Pdf::Reader::Markup
A markup extension for the PDF::Reader library.
As well as continuing to support fetching a collection of lines for an individual page in a PDF file, this adds the method formatted_lines which uses HTML-style tags to mark up bold and italic text.
Installation
Add this line to your application's Gemfile:
gem 'pdf-reader-markup'
And then execute:
$ bundle
Or install it yourself as:
$ gem install pdf-reader-markup
Usage
Require the gem in the source file that contains the PDF-handling code:
require 'pdf/reader/markup'
You should now be able to use the custom MarkupPage handler to get back matching plaintext and formatted lines for each page:
pdf = PDF::Reader.new("./spec/sample docs/Dorian_Gray_excerpt.pdf")
page = PDF::Reader::MarkupPage.new(pdf.pages[1])

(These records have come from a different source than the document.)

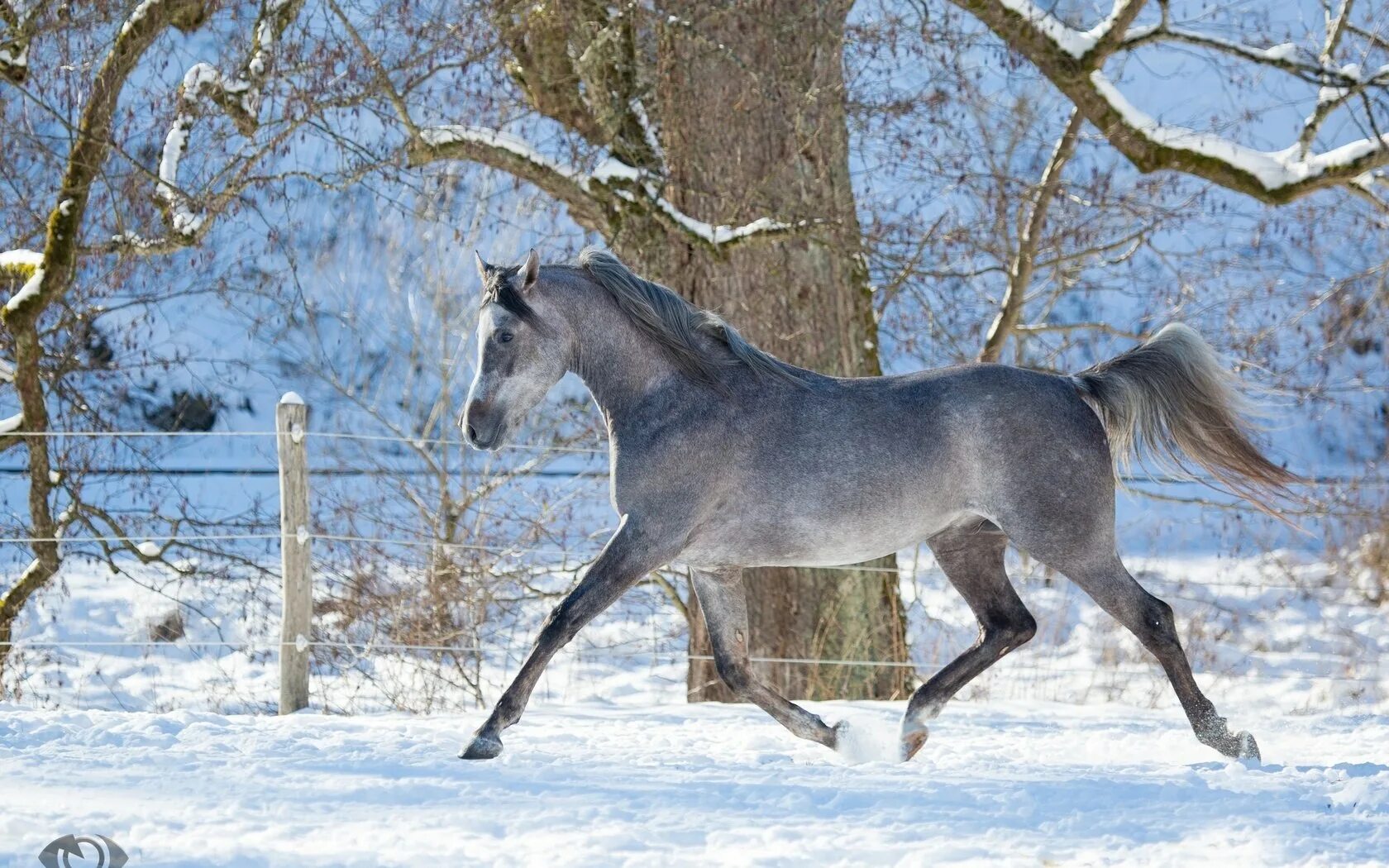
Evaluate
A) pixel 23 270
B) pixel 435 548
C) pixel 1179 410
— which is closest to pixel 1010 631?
pixel 1179 410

# slightly modified version of the lines() method
lines_of_plaintext = page.lines()
#the new formatted_line() method
lines_with_markup = page.formatted_lines()
# and not forgetting content() which will return the all the lines as
# a solid block of text
entire_page_text = page.content()
# and its formatted equivalent markup
entired_page_markup = page.markup()
Note that you can still access the original PDF::Reader methods within the
same project by using PDF::Reader::PageTextReceiver
and walking the page,
giving access to the standard content and lines as functionality.
You can also, if you prefer, use the
Reader::MarkupPage::PageBoldItalicReceiver
receiver directly rather than
using the PDF::Reader::MarkupPage wrapper.